Guatemala se hizo de rogar y a lo largo del interminable
viaje que nos trajo hasta aquí parecía como si quisiera mantener en vilo la
emoción y la sorpresa que siempre entraña la llegada a tierras nuevas aun por
descubrir.
Sin embargo, nuestros primeros pasos en Guate estuvieron
cargados de familiaridad. Diego, el marido de Eloisa, una de las contrapartes
de Ibermed, nos estaba esperando en el aeropuerto y nos llevó en su furgoneta
hasta el hostal que regentan en Ciudad Vieja, muy cerca de Antigua. Después de
más de treinta horas de viaje, con la mochila cargada de cansancio y un enorme
desfase horario, la bandeja de fruta fresca con la que nos recibieron nos supo
infinitamente más dulce de lo que nos podíamos haber imaginado.
Al día siguiente visitamos Antigua, la joya colonial fundada
por los españoles como “La muy Noble y Leal Ciudad de Santiago de los
Caballeros de Goathemala”. Me sorprendió la insólita belleza de este lugar, una
ciudad llena de vida, movimiento y vibrante actividad a la que el turismo, sin
llegar a ser sofocante, le confiere un ambiente cosmopolita con ciertos aires
de modernidad.
Antigua está pintada en tonos pastel y la alternancia de colores,
aun sin responder a un patrón establecido, denota un gusto exquisito que
convierte la visita en un auténtico derroche de placer para los sentidos. Su
pasado colonial, en el que llegó a ser epicentro de poder de toda Centroamérica,
puede aun palparse en las iglesias y conventos que lograron sobrevivir a los
sucesivos terremotos que la asolaron. Aun así, y a pesar de los siglos de
dejadez, Antigua sigue siendo un lugar cargado de magia donde no hay mejor regalo
para el viajero que un largo paseo sin reloj.
Al día siguiente partimos con Diego para Comapa y en las
tres horas que duró el trayecto nos contó su devastadora historia con una
frialdad sorprendente y una enorme serenidad que acabó haciéndose dueña del
silencio.

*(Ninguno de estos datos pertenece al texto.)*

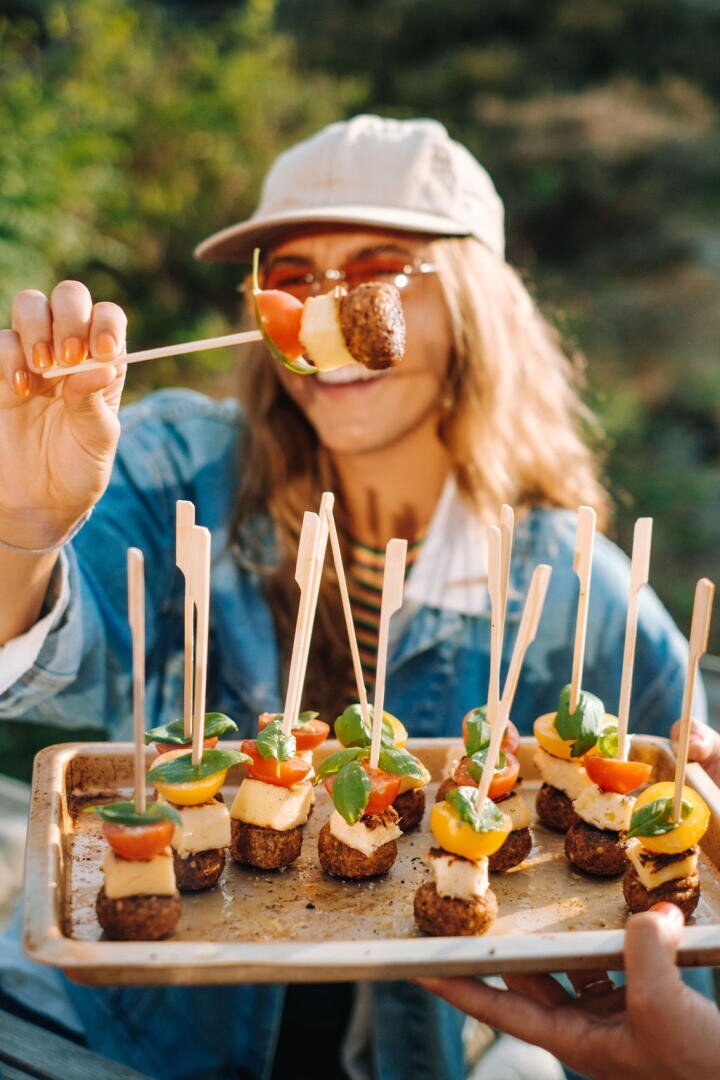 Eine lächelnde Frau mit Mütze und Sonnenbrille hält ein Tablett mit bunten Spießen mit Bits for Kids, Käse, Tomaten und Basilikum in der Hand und nimmt einen davon im Freien in der Sonne auf.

Después de escucharle me quedé mudo y, de repente, empecé a tomar
consciencia del profundo dolor en el que está sumida esta sociedad, destrozada
por una guerra cruel que, como todas las guerras, como todas las tristes
guerras, acabó empapando de sangre, dolor y lágrimas a quienes sólo gritaban
clamando justicia.
Diego no tiene rótula en la pierna izquierda. El ejército le
disparó a bocajarro destrozándole la rodilla cuando sólo tenía cinco años. Toda
su aldea fue aniquilada y ninguno de los que le acompañaban consiguió salvar su
vida. Él se despertó en el hospital del ejército, del mismo ejército que le
había destrozado la rodilla. Decidieron salvarlo cuando descubrieron que era
hijo de un importante comandante de la guerrilla y, en esos tiempos, los altos
mandos de ambos bandos se respetaban mutuamente. Después las reglas cambiaron y
sus padres acabaron siendo emboscados y asesinados. Él recaló en un horfanato
que había montado un gringo con quien creció hasta los dieciocho años. De su
hermano no tuvo noticias. Lo cuidaron unas monjas y, aunque se encontraron al
cabo de quince años, volvieron a separarse. Hoy Diego no tiene a nadie salvo a su
mujer y sus hijos.
Como dice Glenda García, para muchas personas “guerra” o “conflicto
armado” son palabras que se escuchan en la distancia, como un eco lejano que en
el bosque sólo vuelve a quien un día lloró a sus muertos. Cuando una sociedad
se olvida de la solidaridad acaba dejando que cada cual cargue en soledad con sus
historias, sus memorias y sus dolores pero las heridas sólo pueden cerrarse con
el otro y desde el otro y, por más que pese, resulta inevitable dar un paso adelante
para comprender que el dolor es colectivo y que sólo desde ahí se podrá llegar
algún día al encuentro y a la reconstrucción de sus vidas.